[[ Passage provided open ]]

UN Security Council
United Nations Security Council raise their hands as they vote unanimously to approve a resolution eradicating Syria's chemical arsenal at a Security Council meeting in New York on Sept. 27, 2013. Reuters

The United Nations Security Council unanimously adopted on Friday a legally binding resolution to destroy Syria’s chemical weapons, ending more than two years of impasse in the Council over joint action against Syria.

The resolution prohibits the Syrian government and other Syrian groups from using, developing, producing, acquiring, stockpiling or retaining chemical weapons, or transferring them without authorization to other nations or groups, and endorses imposing Chapter VII measures in the event of noncompliance by Syrian President Bashar Assad’s government.

Syria is also required to allow unfettered access for international chemical weapons inspectors, who will start inspections by Oct. 1. The resolution authorized U.N. member nations to acquire, transfer and destroy chemical weapons identified by the Organization for the Prohibition of Chemical Weapons, OPCW, using measures consistent with the U.N. chemical weapons convention.

“Today’s historic resolution is the first hopeful news on Syria in a long time,” Secretary-General Ban Ki-moon told the 15-member Council, following the adoption. “Tonight, the international community has delivered.”

“A red light for one form of weapons does not mean a green light for others. This is not a license to kill with conventional weapons. All the violence must end. All the guns must fall silent,” Ban said, according to a statement from the U.N.

Secretary of State John Kerry said that that Syrian regime bore the responsibility of meeting the terms of the resolution, while Russia’s Foreign Minister Sergei Lavrov said all nations -- especially Syria’s neighbors, who need to alert on moves by militant groups to secure the Syrian chemical weapons -- shared the responsibility for implementing the resolution.

U.N. officials in Syria will launch an investigation into seven more cases of alleged chemical and biological weapons use, including three incidents which took place around the capital Damascus after the chemical attack on Aug. 21, which triggered belligerent rhetoric against Syria in the West.

The U.N. said on Friday that weapons inspectors returned to Syria on Wednesday and is expected to submit a report by the end of October.

[[ Passage provided closed ]]

> Exercise set:
a) According to the article on the Syria resolution, by what date will international chemical weapons inspectors start inspections?
b) Rewrite everything in the article on the Syria resolution from "The resolution prohibits" down to "chemical weapons convention.", substituting "monitors" for "inspectors".
The lines that follow are separate material, unrelated to the article on the Syria resolution.

[[ Extracted data open ]]

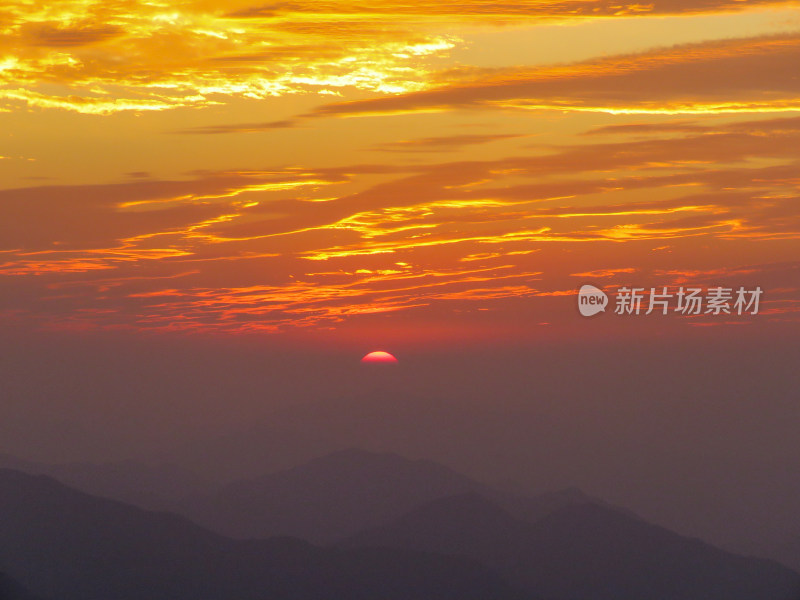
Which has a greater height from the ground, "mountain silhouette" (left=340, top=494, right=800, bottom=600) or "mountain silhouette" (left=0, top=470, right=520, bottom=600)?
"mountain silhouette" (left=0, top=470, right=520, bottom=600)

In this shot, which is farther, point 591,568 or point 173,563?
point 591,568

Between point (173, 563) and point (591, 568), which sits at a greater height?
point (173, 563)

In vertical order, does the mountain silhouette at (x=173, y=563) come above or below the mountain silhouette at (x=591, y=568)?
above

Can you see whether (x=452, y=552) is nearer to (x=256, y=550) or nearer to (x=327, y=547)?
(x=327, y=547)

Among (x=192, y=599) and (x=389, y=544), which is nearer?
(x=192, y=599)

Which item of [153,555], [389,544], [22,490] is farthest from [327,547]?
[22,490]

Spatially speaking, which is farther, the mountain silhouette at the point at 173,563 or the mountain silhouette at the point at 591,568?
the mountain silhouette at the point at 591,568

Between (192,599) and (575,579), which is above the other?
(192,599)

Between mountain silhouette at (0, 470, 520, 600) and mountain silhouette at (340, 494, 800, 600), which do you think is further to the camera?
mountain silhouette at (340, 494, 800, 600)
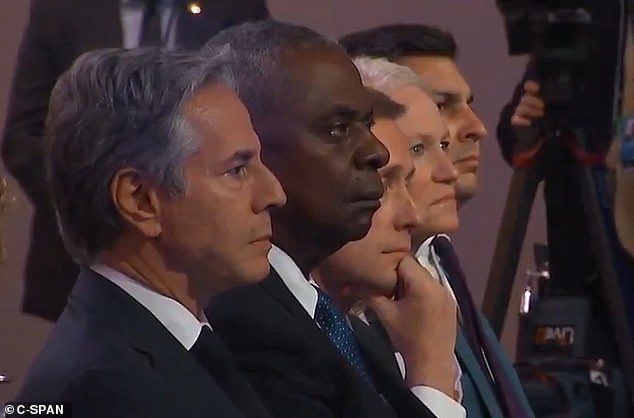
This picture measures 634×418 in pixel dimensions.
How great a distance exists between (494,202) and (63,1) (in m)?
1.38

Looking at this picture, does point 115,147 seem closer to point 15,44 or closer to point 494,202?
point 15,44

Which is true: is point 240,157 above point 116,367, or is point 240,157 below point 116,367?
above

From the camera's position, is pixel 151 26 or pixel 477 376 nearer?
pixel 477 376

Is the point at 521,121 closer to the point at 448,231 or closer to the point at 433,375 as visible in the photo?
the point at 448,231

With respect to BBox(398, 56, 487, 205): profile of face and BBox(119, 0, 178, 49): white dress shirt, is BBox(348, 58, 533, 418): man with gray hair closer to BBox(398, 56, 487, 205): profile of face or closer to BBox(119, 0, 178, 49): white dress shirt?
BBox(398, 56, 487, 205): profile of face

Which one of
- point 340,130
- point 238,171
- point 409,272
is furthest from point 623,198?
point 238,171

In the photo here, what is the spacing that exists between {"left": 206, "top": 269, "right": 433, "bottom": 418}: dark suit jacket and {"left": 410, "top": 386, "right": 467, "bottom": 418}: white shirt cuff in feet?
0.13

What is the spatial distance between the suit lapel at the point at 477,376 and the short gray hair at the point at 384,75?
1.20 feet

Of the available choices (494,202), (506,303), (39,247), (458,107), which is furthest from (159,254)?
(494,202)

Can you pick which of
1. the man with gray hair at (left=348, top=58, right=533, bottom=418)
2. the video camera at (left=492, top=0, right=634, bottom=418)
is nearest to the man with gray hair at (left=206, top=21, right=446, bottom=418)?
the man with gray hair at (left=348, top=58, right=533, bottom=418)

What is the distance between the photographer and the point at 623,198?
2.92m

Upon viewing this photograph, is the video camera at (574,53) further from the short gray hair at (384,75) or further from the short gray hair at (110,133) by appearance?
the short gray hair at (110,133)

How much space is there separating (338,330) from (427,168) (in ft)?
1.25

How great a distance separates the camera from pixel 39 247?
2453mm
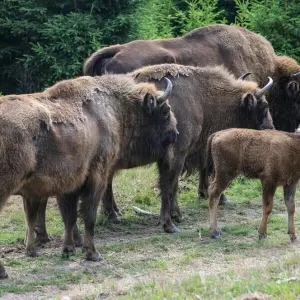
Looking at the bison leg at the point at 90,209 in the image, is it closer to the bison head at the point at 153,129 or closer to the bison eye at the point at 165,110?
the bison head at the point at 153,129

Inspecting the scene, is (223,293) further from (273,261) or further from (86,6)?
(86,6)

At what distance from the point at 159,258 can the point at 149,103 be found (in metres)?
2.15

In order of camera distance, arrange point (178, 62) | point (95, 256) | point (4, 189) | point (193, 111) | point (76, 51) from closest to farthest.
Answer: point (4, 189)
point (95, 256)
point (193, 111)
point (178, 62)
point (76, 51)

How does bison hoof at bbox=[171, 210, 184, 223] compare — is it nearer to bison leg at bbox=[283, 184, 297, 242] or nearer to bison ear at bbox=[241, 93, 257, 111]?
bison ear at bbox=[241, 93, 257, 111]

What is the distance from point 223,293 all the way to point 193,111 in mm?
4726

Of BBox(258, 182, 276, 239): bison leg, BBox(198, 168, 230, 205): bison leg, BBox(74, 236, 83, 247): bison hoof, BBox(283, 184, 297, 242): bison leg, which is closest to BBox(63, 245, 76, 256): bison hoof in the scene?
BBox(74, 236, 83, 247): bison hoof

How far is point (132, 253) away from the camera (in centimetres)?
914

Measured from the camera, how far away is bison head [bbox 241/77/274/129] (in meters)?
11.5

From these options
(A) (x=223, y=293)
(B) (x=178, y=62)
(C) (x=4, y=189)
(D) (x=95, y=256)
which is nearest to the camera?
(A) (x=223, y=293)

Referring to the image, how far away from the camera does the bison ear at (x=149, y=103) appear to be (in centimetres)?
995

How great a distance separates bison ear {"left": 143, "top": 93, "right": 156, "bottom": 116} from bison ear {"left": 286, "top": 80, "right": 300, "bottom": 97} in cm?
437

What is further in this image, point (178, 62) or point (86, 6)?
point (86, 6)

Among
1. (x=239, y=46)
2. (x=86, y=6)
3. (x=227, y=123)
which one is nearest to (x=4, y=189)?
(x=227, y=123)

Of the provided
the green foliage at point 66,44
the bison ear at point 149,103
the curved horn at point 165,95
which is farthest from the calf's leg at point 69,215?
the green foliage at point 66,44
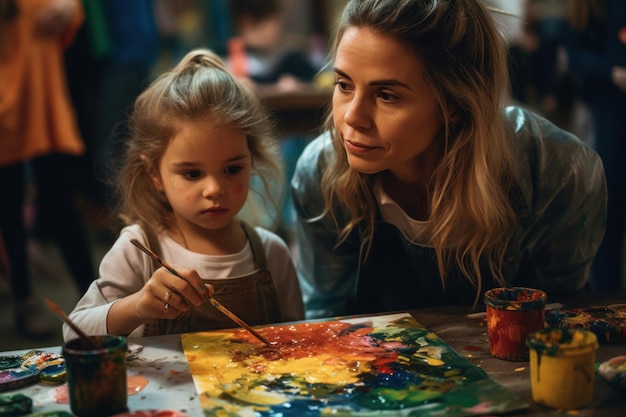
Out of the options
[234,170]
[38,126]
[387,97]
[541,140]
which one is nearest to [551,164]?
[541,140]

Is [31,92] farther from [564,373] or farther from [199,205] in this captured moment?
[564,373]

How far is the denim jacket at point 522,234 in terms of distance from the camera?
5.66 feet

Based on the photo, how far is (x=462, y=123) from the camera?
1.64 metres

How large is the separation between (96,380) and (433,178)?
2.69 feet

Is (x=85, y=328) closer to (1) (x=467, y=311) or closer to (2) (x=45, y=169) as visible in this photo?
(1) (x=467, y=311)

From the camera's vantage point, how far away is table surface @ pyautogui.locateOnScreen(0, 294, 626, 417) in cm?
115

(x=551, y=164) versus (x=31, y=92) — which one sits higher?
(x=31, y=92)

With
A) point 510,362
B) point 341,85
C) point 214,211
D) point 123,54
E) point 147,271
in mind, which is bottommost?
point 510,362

[[ Extracted data closed ]]

> Task results:
a) By Oct. 1.

b)
The resolution prohibits the Syrian government and other Syrian groups from using, developing, producing, acquiring, stockpiling or retaining chemical weapons, or transferring them without authorization to other nations or groups, and endorses imposing Chapter VII measures in the event of noncompliance by Syrian President Bashar Assad’s government.

Syria is also required to allow unfettered access for international chemical weapons monitors, who will start inspections by Oct. 1. The resolution authorized U.N. member nations to acquire, transfer and destroy chemical weapons identified by the Organization for the Prohibition of Chemical Weapons, OPCW, using measures consistent with the U.N. chemical weapons convention.